また、この特例を受けるためには、相続税申告書にその旨を記載し、必要な書類を提出する必要があります。
配偶者の税額軽減は、配偶者に対する優遇措置として多くの相続において適用されており、税負担を大きく減らすことができます 。
未成年者控除
未成年者控除は、相続税において未成年の相続人に対して税負担を軽減するための控除制度です。
未成年者が相続を受けた場合、その年齢に応じて一定額の控除が認められます。
具体的には、未成年者が相続税の課税対象となった場合、相続税の額から一定額が控除され、税負担が軽減される仕組みです。
控除額は、未成年者の年齢に基づいて決まっており、通常はその年齢に応じた控除額が適用されます。
例えば、未成年者が20歳未満であれば、控除額が増額されることがあります。
この制度は、特に親が亡くなった後に相続を受ける未成年の子どもにとって、相続税の負担を軽くするために設けられています。
未成年者控除は、相続税を計算する際に重要な要素となるため、適用を受けるにはその要件を満たし、申告時に正確に手続きを行うことが求められます
障害者控除
障害者控除は、障害のある相続人に対する相続税の軽減措置です。
この控除は、相続人が障害者である場合、その障害の程度に応じて相続税額を軽減することができます。
具体的には、障害者である相続人が相続する場合、その相続税額から一定額が控除され、税負担が減少します。
障害者控除の適用には、障害者であることを証明するための医師の診断書や障害者手帳などの提出が必要です。
また、障害の程度によって控除額が異なり、障害の重さによって控除額が増えることもあります。
この控除は、障害者の生活支援を目的としており、相続税の負担を軽減する重要な制度です。
相続税の申告時に、障害者控除を適用するためには、適切な手続きと書類の提出が必要です
相続税と切っても切り離せない「遺産分割協議」って?

相続が発生すると、まず最初に考えなければならないのが、故人の遺産をどのように分割するかという「遺産分割協議」です。この協議は、相続税の計算や申告とも密接に関連しており、相続手続きを円滑に進める上で非常に重要な役割を果たします。
この記事では、相続税と深く関わる「遺産分割協議」について解説します。
相続手続きには期限がある
相続手続きには明確な期限が設けられており、これを守ることが重要です。
たとえば、相続放棄や限定承認の申請は被相続人の死亡を知った日から3か月以内に行わなければなりません。
この期間内に判断をしない場合、単純承認となり、負債も含めた全ての財産を引き継ぐことになります。

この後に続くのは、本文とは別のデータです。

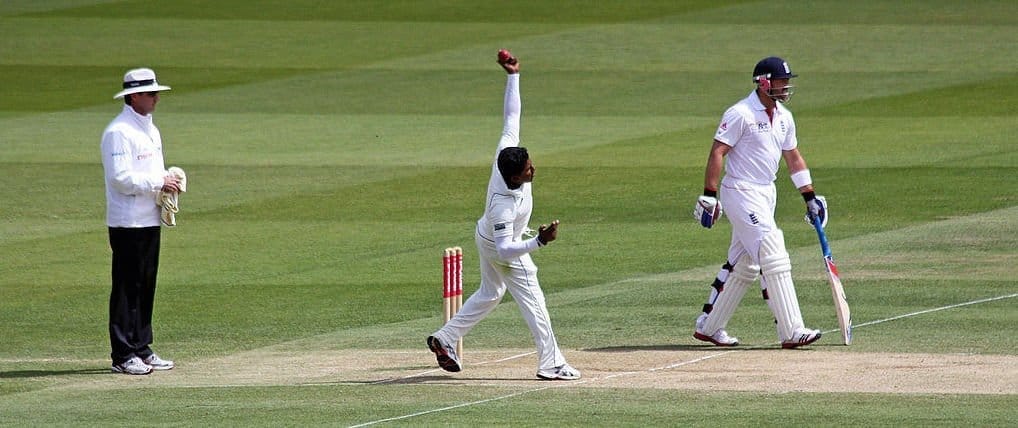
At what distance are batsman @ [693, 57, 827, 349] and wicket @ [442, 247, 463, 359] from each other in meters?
1.87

また、準確定申告は4か月以内、相続税の申告および納付は10か月以内に行う必要があります。
さらに、2024年4月以降は、不動産の相続登記が義務化されており、取得を知った日から3年以内に申請しないと過料が科される可能性があります。
これらの期限を守るためには、早期の手続き準備や専門家のサポートが有効です。
迅速な対応が、トラブルを避けるための鍵となります。
マイナスの財産も相続する
相続では、プラスの財産だけでなく、マイナスの財産、つまり借金や未払いの税金なども引き継ぐことになります。

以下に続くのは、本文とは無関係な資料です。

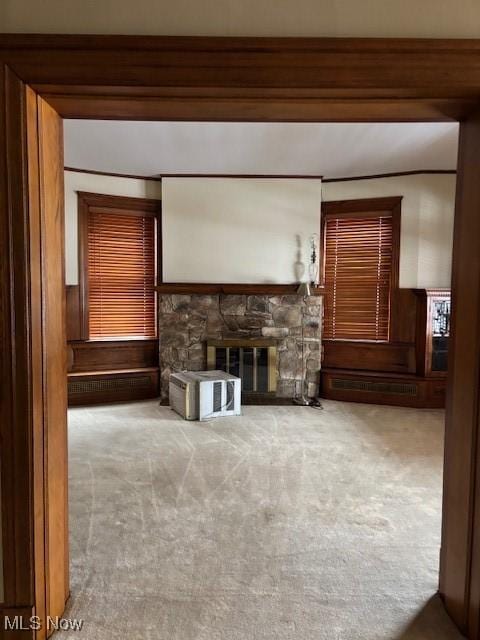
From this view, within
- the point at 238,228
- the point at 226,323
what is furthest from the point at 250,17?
the point at 226,323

相続人がこれらを負担したくない場合は、「相続放棄」や「限定承認」という手段を活用する必要があります。
相続放棄を行えば、負債を含む全ての相続権を放棄することができます。
一方、限定承認は、プラスの財産を限度として負債を引き受ける制度で、相続財産の範囲内で責任を負う選択肢です。

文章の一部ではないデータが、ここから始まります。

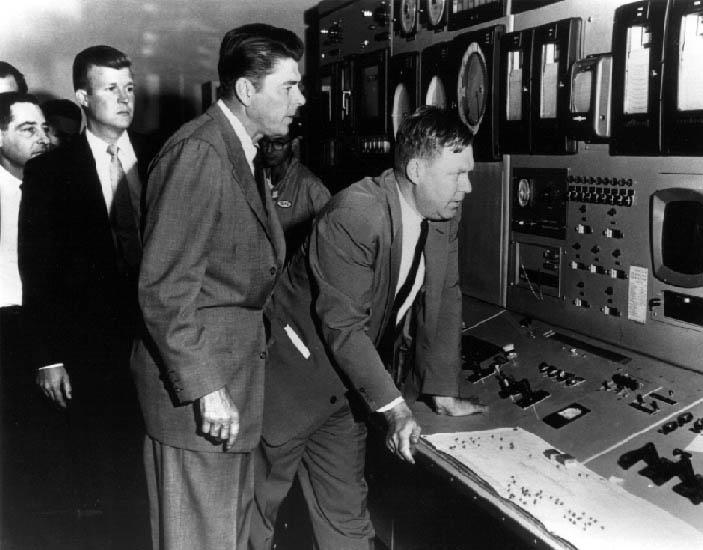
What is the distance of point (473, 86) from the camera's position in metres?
2.39

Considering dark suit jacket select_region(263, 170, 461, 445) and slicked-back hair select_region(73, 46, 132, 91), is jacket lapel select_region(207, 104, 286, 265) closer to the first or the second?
dark suit jacket select_region(263, 170, 461, 445)

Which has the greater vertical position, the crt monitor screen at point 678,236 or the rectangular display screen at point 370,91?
the rectangular display screen at point 370,91

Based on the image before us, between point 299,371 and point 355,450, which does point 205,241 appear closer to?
point 299,371

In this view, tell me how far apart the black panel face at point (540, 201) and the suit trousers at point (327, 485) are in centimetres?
80

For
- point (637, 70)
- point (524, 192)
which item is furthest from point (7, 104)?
point (637, 70)

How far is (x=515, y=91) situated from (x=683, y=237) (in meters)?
0.72

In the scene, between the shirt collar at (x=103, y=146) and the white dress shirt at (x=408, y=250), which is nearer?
the white dress shirt at (x=408, y=250)

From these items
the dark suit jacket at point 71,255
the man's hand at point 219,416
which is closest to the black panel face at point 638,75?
the man's hand at point 219,416

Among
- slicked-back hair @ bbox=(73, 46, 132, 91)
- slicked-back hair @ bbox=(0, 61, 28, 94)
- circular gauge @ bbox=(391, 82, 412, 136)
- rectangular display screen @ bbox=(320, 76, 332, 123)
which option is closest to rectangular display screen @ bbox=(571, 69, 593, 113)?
circular gauge @ bbox=(391, 82, 412, 136)

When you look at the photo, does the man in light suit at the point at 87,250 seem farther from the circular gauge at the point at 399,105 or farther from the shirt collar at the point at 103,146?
the circular gauge at the point at 399,105

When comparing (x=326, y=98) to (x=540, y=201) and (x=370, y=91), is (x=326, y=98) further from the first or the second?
(x=540, y=201)

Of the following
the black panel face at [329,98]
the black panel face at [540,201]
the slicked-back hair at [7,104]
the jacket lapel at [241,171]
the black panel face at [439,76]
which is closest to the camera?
the jacket lapel at [241,171]

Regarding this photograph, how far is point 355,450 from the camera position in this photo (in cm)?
195

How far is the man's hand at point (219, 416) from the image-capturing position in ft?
4.67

これらの手続きは、相続の開始を知った日から3か月以内に家庭裁判所に申立てを行う必要があります。
もしこの期間内に何の手続きも行わない場合、自動的に全ての財産を引き継ぐ「単純承認」となります。
特にマイナスの財産が多い場合には、早急に専門家に相談し、適切な手続きを進めることが重要です。
相続税が発生するなら申告が必須
相続税が発生する場合、その申告と納付は必須です。
相続税の申告は、被相続人が亡くなった翌日から10か月以内に行う必要があります。
この期限を守らないと、延滞税や加算税が発生する可能性があるため、早めの準備が重要です。
相続税は、課税遺産総額が基礎控除額を超えた場合に課されます。基礎控除額は「3000万円+600万円×法定相続人の数」で計算され、この金額を超えない場合は申告の必要はありません。
ただし、基礎控除以下であっても特例を利用する場合には、申告が必要になることがあります。
財産や特例の内容を正確に把握し、適切な手続きを行うためには、税理士など専門家への相談が有効です。
期限内に確実に申告を済ませることで、不要なトラブルを避けられます
相続税の計算方法についてまとめ
相続税の計算方法についてお伝えしてきました。
相続税の計算方法についてまとめると以下の通りです。
- 相続税とは、遺産を相続した際に課せられる税金のことで、遺産を受け取った相続人が、遺産総額に応じて納税する義務があり、相続税は、相続財産の種類や金額、相続人の数によって計算される
- 相続税の申告が必要になるのは、遺産総額が基礎控除額を超える場合で、基礎控除額は「3,000万円+600万円×法定相続人の数」で計算され、これを下回る場合は申告の必要はない
- 小規模宅地等の特例は、相続税の負担を軽減するための重要な制度や、配偶者が相続する財産に対して適用される相続税の軽減措置の配偶者の税額軽減などの特例がある
これらの情報が少しでも皆さまのお役に立てば幸いです。
最後までお読みいただき、ありがとうございました。